According to Wright, "The prairie has a beauty of its own and we should recognize and
accentuate this natural beauty, its quiet level. Hence, gently sloping roofs, low proportions, quiet
sky lines, supressed heavy-set chimneys and sheltering overhangs, low terraces and out-
reaching walls sequestering private gardens.

The Robie House creates a clever arrangement of public and private spaces, slowly distancing
itself from the street in a series of horizontal planes. By creating overlaps of the planes with this
gesture, it allowed for interior space expanded towards the outdoors while still giving the space
a level of enclosure.
This play on private spaces was requested by the client, where he insisted on the idea of
"seeing his neighbors without being seen." Wright specifically approached this request with an
enormous cantilever over the porch facing west that stretched outwards 10' feet from its nearest
structural member and 21' from the closest masonry pier.

As is seen in many of Wright's project, the entrance of the house is not clearly distinguishable at
first glance due to the fact that Wright believed the procession towards the house should involve
a journey. Wright also expressed the importance of the hearth in a home with a fireplace that
separated the living and dining room that is open to the ceiling above the mantelpiece for the
billiard room and playroom.

The program of the house includes a living room, a dining room, a kitchen, a billiards room, four
bedrooms, and a servant's wing which are defined while still flowing into one another.
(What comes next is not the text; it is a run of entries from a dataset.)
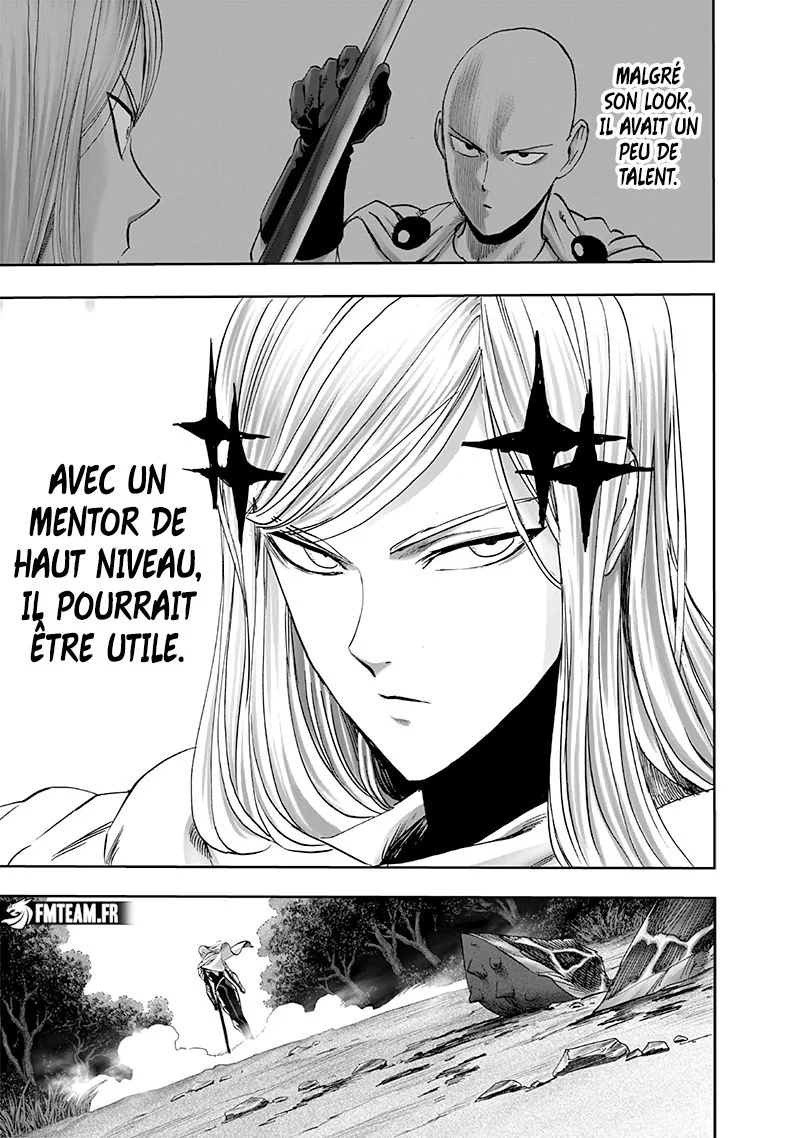Read One-Punch Man FR Manga Online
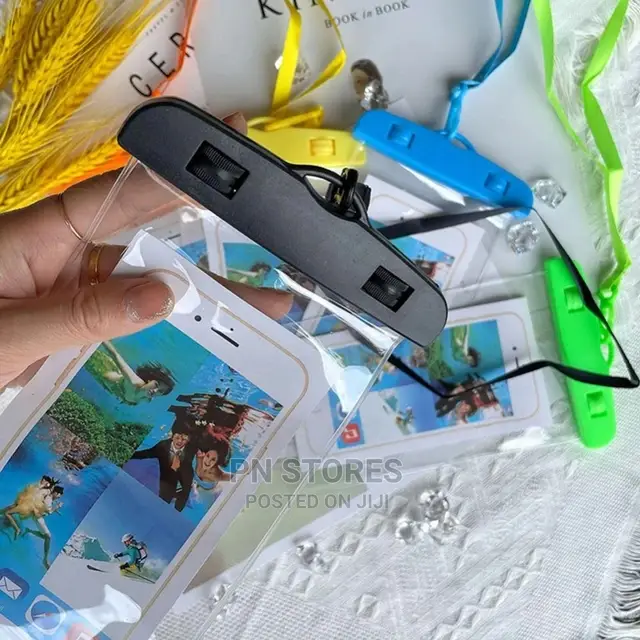 Waterproof Phone Pouch Case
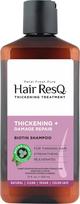 Petal Fresh - Hair ResQ Thickening + Damage Repair Shampoo - 355 ml.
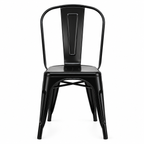 Silla Tolix Metal  | Blanca o Negra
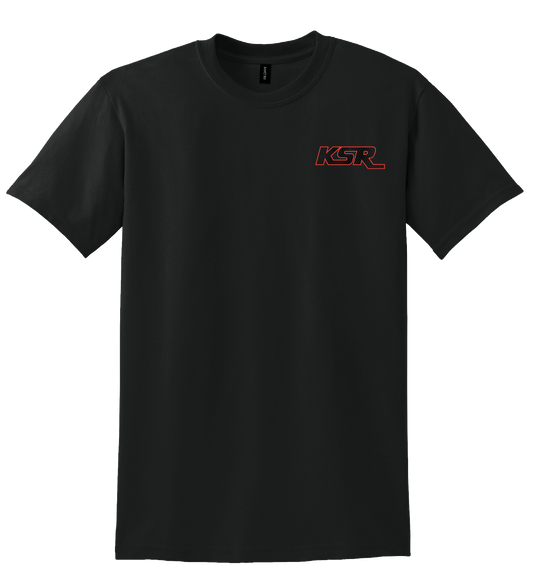 Carbon Fiber KSR Shirt (Red or Blue)
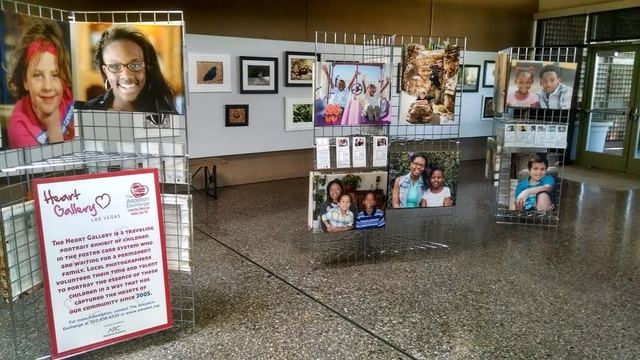 Park Place Infiniti is helping find families for children seeking adoption by displaying The Adoption Exchange "Heart Gallery” at its newly expanded showroom. "Heart Gallery" is a collection of  ...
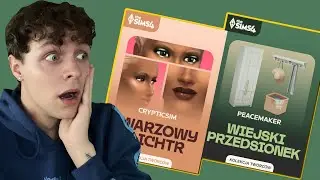 KOLEJNE KITY DO SIMS 4 (więcej kitów, wytrzymają!) xd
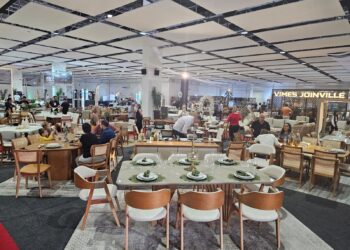 Home&Decor reúne fabricantes de móveis e decoração em São José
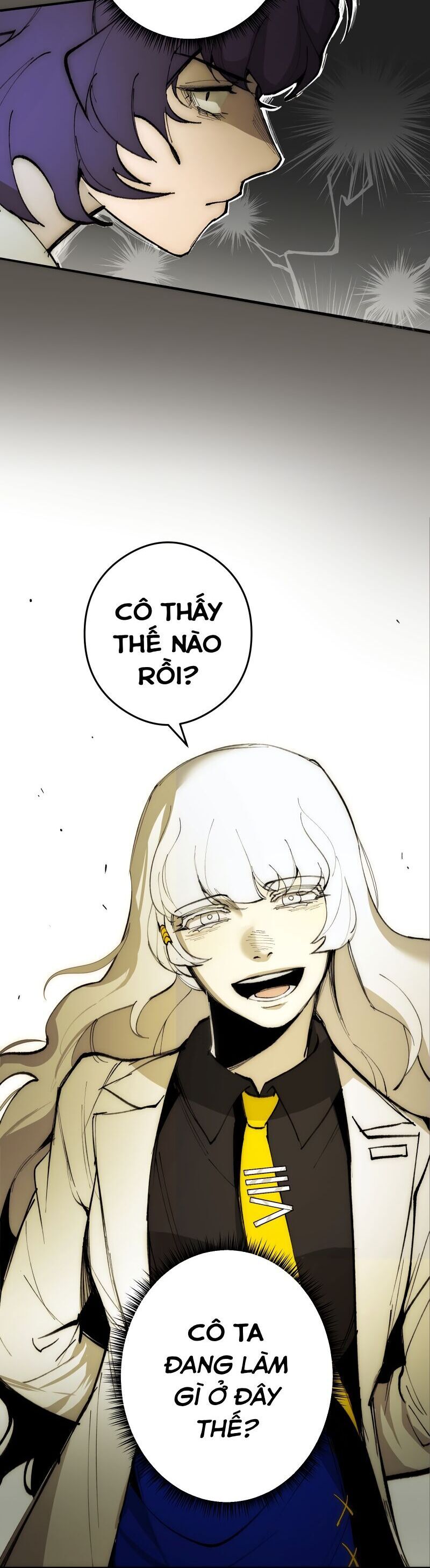 Hand Jumper Chap 41 - Next Chap 42
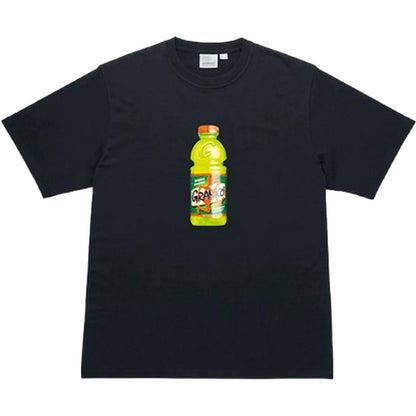 T-shirt Uomo Gramicci - Quencher Tee - Nero
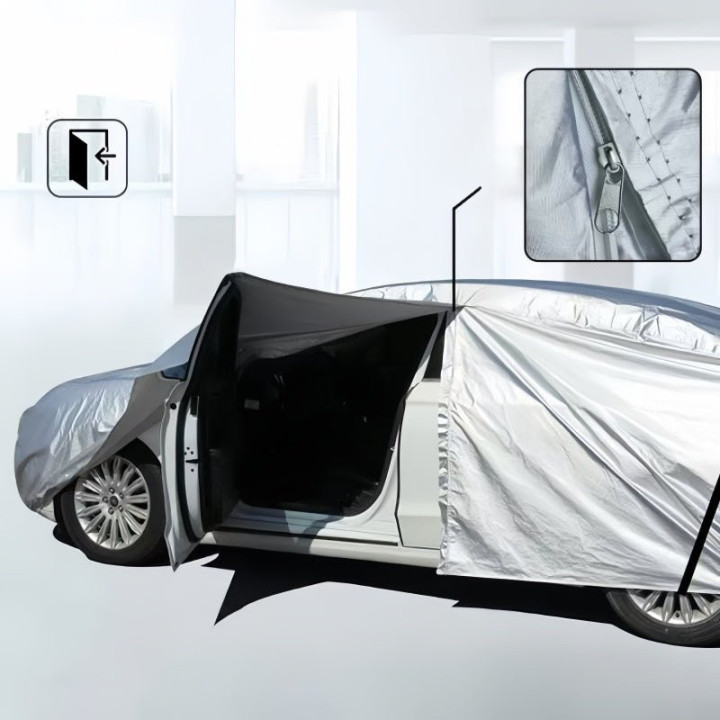 All-Weather Car Cover for Zeekr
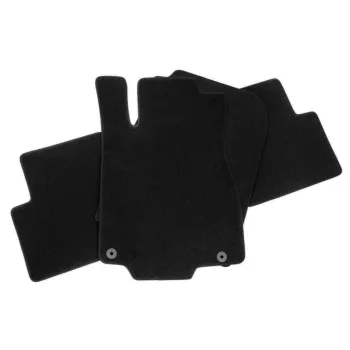   EgriAuto covoraș textil pluș negru HONDA CRV 2012-2016 4 buc.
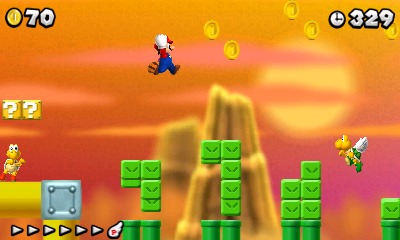 Expliciet als resultaat schuifelen New Super Mario Bros. 2 | Nintendo 3DS-games | Games | Nintendo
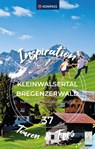 KOMPASS Inspiration Kleinwalsertal & Bregenzerwald -  - 9783991541233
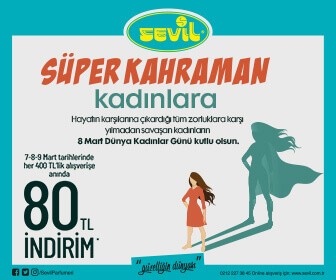 SÜPER KAHRAMAN KADINLARA SÜPER İNDİRİM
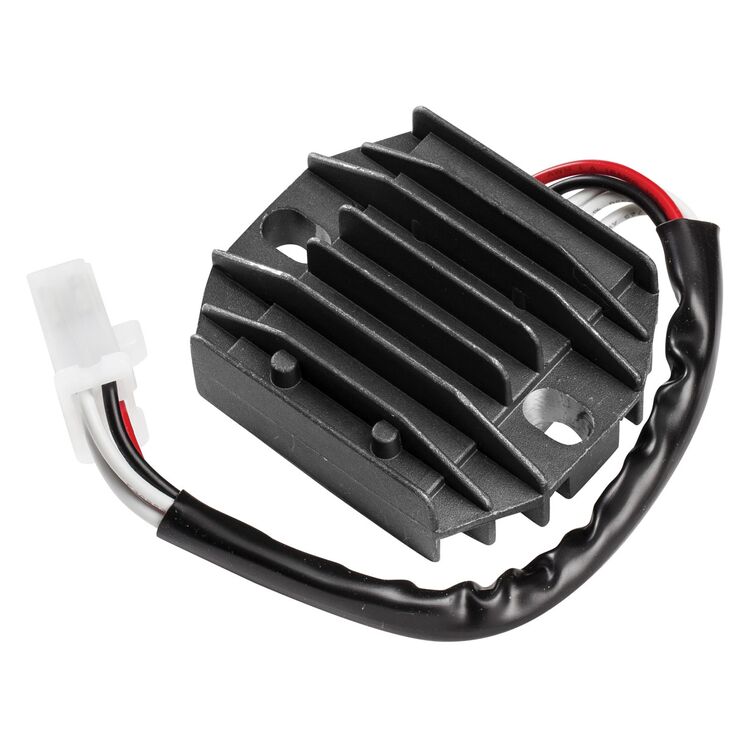 Rick's Motorsport Electrics Voltage Regulator / Rectifier Kawasaki Vulcan EN500 1990-1996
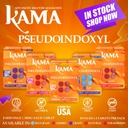 KAMA 50MG PSEUDOINDOXYL KRATOM BLISTER CAPSULES 4CT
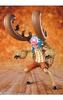 TAMASHII NATIONS Figuarts ZERO ONE PIECE Cotton Candy Love Chopper Horn Point 140mm Figura Completa Pintada Ver. Aprox.. ABS y PVC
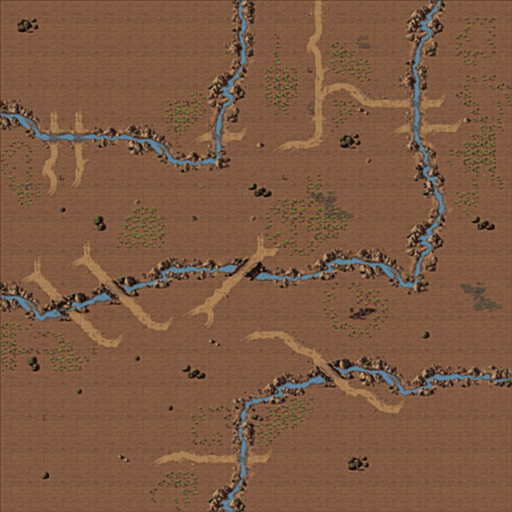 Outside the city limits
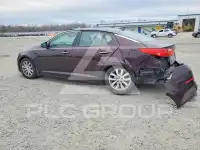 2015 KIA Optima фото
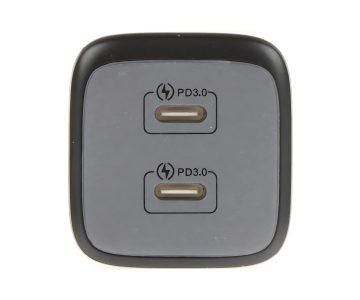 USB TĪKLA LĀDĒTĀJS CHAR-X189C-45W-GAN Delta Power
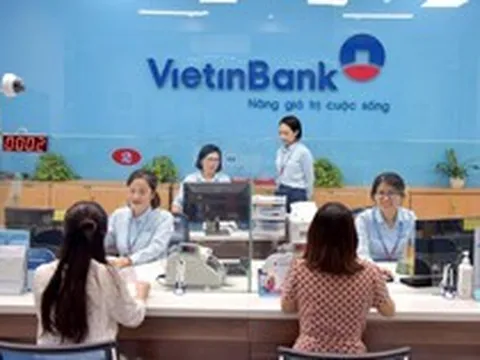 Lãi suất ngân hàng VietinBank mới nhất tháng 5/2026: Sau đợt điều chỉnh, mức cao nhất là bao nhiêu?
The rooms were determined through a modular grid system which was given order with the 4'
window mullions. Wright, however, did not use the standard window in his design, but instead
used "light screens" which were composed of pieces of clear and colored glass, usually with
representations of nature.

The purpose for these windows was to allow light into the house while still giving a sense of
privacy. Wright also stated about the light screens, "Now the outside may come inside, and the
inside may, and does, go outside." There are 174 art glass windows in the Robie House made
of polished plate glass, cathedral glass, and copper-plated zinc cames, which are metal joints
that hold the glass in place.

The protrusions of these windows on the East and West facade, along with low
ceilings, emphasized the long axis of the house and directed views towards the outside. These
windows were also stretched on French doors along the entire south wall on the main level,
opening up to a balcony. The sun angles were calculated so perfectly with this cantilever that a
midsummer noon's sun hits just the bottom of the entire facade while still allowing light to flood
in to warm the house during the spring and autumn months.

The entire house is sheathed in Roman brick with yellow mortar, and only the overhangs and
the floating brick balcony have steel beams for structural support. Using the horizontality of the
brick, Wright added the finishing touches to the Robie House to create the ideal modern Prairie
style home where he was able to build with the principles he believed in. The sweeping
horizontal lines, extensive overhangs, warm well-lit interiors with furniture designed by Wright
himself, and the balance of public and private spaces made the Robie House, in the words of
Frederick C. Robie, "...the most ideal place in the world."